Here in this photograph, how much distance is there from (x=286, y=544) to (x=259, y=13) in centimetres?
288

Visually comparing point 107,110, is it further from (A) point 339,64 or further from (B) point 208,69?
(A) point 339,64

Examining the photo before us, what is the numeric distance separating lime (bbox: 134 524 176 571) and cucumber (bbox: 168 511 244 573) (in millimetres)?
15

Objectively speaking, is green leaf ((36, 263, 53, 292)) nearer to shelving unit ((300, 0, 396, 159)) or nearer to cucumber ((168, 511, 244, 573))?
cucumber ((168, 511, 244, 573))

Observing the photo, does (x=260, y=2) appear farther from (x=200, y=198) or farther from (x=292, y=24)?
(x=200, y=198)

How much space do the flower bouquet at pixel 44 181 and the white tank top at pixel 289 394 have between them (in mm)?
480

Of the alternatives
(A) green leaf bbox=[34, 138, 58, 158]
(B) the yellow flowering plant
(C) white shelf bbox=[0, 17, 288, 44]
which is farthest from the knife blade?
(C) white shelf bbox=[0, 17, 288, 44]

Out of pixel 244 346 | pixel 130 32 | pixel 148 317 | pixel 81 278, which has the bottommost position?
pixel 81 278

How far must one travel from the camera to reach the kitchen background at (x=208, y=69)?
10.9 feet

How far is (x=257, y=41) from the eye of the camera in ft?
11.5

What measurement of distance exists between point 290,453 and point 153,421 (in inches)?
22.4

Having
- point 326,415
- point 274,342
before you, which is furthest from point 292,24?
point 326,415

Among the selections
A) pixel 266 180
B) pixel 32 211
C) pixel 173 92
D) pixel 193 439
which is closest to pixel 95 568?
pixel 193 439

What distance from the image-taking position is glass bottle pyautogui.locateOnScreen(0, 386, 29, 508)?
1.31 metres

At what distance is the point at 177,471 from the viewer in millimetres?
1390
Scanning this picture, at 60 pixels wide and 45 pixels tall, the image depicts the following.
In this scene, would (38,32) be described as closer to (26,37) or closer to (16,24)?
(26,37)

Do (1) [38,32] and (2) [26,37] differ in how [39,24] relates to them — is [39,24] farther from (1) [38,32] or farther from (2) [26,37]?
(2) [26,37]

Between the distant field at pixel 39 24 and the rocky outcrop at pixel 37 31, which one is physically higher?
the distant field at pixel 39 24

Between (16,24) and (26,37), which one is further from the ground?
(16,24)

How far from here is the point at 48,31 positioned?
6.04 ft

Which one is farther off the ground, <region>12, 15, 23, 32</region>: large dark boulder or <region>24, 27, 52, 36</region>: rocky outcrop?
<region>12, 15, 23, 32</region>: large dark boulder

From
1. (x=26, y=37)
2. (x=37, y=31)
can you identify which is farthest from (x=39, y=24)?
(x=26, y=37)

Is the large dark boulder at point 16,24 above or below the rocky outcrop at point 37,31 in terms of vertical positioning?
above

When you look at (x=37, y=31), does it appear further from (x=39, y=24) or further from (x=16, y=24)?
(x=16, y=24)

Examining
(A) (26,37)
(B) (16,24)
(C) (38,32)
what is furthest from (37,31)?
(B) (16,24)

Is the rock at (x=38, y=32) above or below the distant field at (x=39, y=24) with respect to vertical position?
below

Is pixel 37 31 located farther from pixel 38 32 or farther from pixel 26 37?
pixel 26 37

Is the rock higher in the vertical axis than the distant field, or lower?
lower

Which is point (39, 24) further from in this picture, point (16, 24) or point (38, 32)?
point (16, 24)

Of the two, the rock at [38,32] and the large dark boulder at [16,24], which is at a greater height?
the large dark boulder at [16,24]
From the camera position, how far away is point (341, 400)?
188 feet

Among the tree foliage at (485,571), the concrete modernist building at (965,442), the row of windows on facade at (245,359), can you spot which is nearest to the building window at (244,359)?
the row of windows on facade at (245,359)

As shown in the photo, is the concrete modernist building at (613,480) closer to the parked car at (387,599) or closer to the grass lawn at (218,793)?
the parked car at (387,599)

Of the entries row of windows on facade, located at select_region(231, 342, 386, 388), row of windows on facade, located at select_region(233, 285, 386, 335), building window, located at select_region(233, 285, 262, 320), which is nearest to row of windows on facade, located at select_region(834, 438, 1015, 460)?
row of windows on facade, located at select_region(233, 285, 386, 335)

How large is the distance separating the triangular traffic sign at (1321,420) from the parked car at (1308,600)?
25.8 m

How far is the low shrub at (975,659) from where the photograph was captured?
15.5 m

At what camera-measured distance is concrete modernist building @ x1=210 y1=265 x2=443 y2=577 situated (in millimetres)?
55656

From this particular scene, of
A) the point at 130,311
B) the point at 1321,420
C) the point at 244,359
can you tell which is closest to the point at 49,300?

- [Description of the task]
Edit the entries above so that each "knife blade" reads "kitchen knife", and keep every other word the same.

- [Result of this task]
Here in this photograph, how much distance is there from (x=286, y=544) to (x=259, y=13) in centimetres?
288

Visually comparing point 107,110, is it further from (A) point 339,64 or further from (B) point 208,69?
(A) point 339,64

Examining the photo before us, what is the numeric distance separating lime (bbox: 134 524 176 571) and cucumber (bbox: 168 511 244 573) (in millimetres)?
15

Objectively speaking, is green leaf ((36, 263, 53, 292)) nearer to shelving unit ((300, 0, 396, 159)) or nearer to cucumber ((168, 511, 244, 573))?
cucumber ((168, 511, 244, 573))

Observing the photo, does (x=260, y=2) appear farther from (x=200, y=198) or farther from (x=292, y=24)?
(x=200, y=198)

How much space do the flower bouquet at pixel 44 181 and the white tank top at pixel 289 394 have between them (in mm)?
480

Of the alternatives
(A) green leaf bbox=[34, 138, 58, 158]
(B) the yellow flowering plant
(C) white shelf bbox=[0, 17, 288, 44]
which is farthest from the kitchen knife?
(C) white shelf bbox=[0, 17, 288, 44]

Out of pixel 244 346 | pixel 130 32 | pixel 148 317 | pixel 81 278, which has the bottommost position?
pixel 81 278

How far must one travel from the camera to reach the kitchen background at (x=208, y=69)?
10.9 feet

How far is (x=257, y=41) from the eye of the camera in ft?
11.5

What measurement of distance exists between point 290,453 and point 153,421 (in inches)?
22.4

Having
- point 326,415
- point 274,342
before you, which is furthest from point 292,24?
point 326,415

Among the selections
A) pixel 266 180
B) pixel 32 211
C) pixel 173 92
D) pixel 193 439
which is closest to pixel 95 568?
pixel 193 439

What distance from the image-taking position is glass bottle pyautogui.locateOnScreen(0, 386, 29, 508)?
1.31 metres

At what distance is the point at 177,471 from the viewer in millimetres?
1390
Scanning this picture, at 60 pixels wide and 45 pixels tall, the image depicts the following.
In this scene, would (38,32) be described as closer to (26,37) or closer to (16,24)?
(26,37)

Do (1) [38,32] and (2) [26,37] differ in how [39,24] relates to them — is [39,24] farther from (1) [38,32] or farther from (2) [26,37]?
(2) [26,37]

Between the distant field at pixel 39 24 and the rocky outcrop at pixel 37 31, which one is physically higher?
the distant field at pixel 39 24

Between (16,24) and (26,37), which one is further from the ground?
(16,24)

How far from here is the point at 48,31 positioned?
6.04 ft

Which one is farther off the ground, <region>12, 15, 23, 32</region>: large dark boulder or <region>24, 27, 52, 36</region>: rocky outcrop?
<region>12, 15, 23, 32</region>: large dark boulder

From
1. (x=26, y=37)
2. (x=37, y=31)
can you identify which is farthest from (x=39, y=24)?
(x=26, y=37)

Is the large dark boulder at point 16,24 above or below the rocky outcrop at point 37,31 in terms of vertical positioning?
above

When you look at (x=37, y=31), does it appear further from (x=39, y=24) or further from (x=16, y=24)?
(x=16, y=24)

Examining
(A) (26,37)
(B) (16,24)
(C) (38,32)
what is furthest from (37,31)?
(B) (16,24)

Is the rock at (x=38, y=32) above or below the distant field at (x=39, y=24) with respect to vertical position?
below

Is pixel 37 31 located farther from pixel 38 32 or farther from pixel 26 37?
pixel 26 37

Is the rock higher in the vertical axis than the distant field, or lower?
lower

Which is point (39, 24) further from in this picture, point (16, 24) or point (38, 32)?
point (16, 24)

Of the two, the rock at [38,32] and the large dark boulder at [16,24], which is at a greater height?
the large dark boulder at [16,24]
From the camera position, how far away is point (341, 400)?
188 feet

Among the tree foliage at (485,571), the concrete modernist building at (965,442), the row of windows on facade at (245,359), can you spot which is nearest to the building window at (244,359)?
the row of windows on facade at (245,359)

As shown in the photo, is the concrete modernist building at (613,480) closer to the parked car at (387,599) or closer to the grass lawn at (218,793)?
the parked car at (387,599)

Of the entries row of windows on facade, located at select_region(231, 342, 386, 388), row of windows on facade, located at select_region(233, 285, 386, 335), building window, located at select_region(233, 285, 262, 320), which is nearest to row of windows on facade, located at select_region(834, 438, 1015, 460)?
row of windows on facade, located at select_region(233, 285, 386, 335)

How large is the distance separating the triangular traffic sign at (1321,420) from the parked car at (1308,600)?
25.8 m

How far is the low shrub at (975,659) from where the photograph was captured?
15.5 m

At what camera-measured distance is concrete modernist building @ x1=210 y1=265 x2=443 y2=577 situated (in millimetres)?
55656

From this particular scene, of
A) the point at 130,311
B) the point at 1321,420
C) the point at 244,359
can you tell which is closest to the point at 49,300?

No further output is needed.